Copy out the records below, substituting "green stem" for each occurrence of "green leaf" and leaving all other text unchanged.

* Begin Material to process *

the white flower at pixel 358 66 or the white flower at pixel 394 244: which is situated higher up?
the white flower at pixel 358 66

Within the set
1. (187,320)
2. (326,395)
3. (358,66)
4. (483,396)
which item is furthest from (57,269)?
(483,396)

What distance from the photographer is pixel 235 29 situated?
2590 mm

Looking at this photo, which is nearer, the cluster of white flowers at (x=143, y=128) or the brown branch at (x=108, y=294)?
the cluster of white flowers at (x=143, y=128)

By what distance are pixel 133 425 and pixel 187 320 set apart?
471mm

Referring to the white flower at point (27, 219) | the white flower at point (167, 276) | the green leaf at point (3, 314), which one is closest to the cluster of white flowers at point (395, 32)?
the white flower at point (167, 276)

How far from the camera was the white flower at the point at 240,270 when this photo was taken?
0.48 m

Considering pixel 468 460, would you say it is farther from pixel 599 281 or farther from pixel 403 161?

* End Material to process *

Correct answer >>
the white flower at pixel 358 66 or the white flower at pixel 394 244: which is situated higher up?
the white flower at pixel 358 66

Within the set
1. (187,320)
2. (326,395)
3. (358,66)
4. (483,396)
which item is furthest from (57,269)?
(483,396)

What distance from the photographer is pixel 235 29 situated?
2590 mm

Looking at this photo, which is nearer, the cluster of white flowers at (x=143, y=128) or the brown branch at (x=108, y=294)?
the cluster of white flowers at (x=143, y=128)

By what distance are pixel 133 425 and pixel 187 320 set apart?
471mm

Referring to the white flower at point (27, 219) | the white flower at point (167, 276) | the green stem at point (3, 314), which one is closest to the cluster of white flowers at point (395, 32)?
the white flower at point (167, 276)

How far from the camera was the white flower at the point at 240,270 when this photo was taken?
0.48 m

Considering pixel 468 460, would you say it is farther from pixel 599 281 or farther from pixel 403 161?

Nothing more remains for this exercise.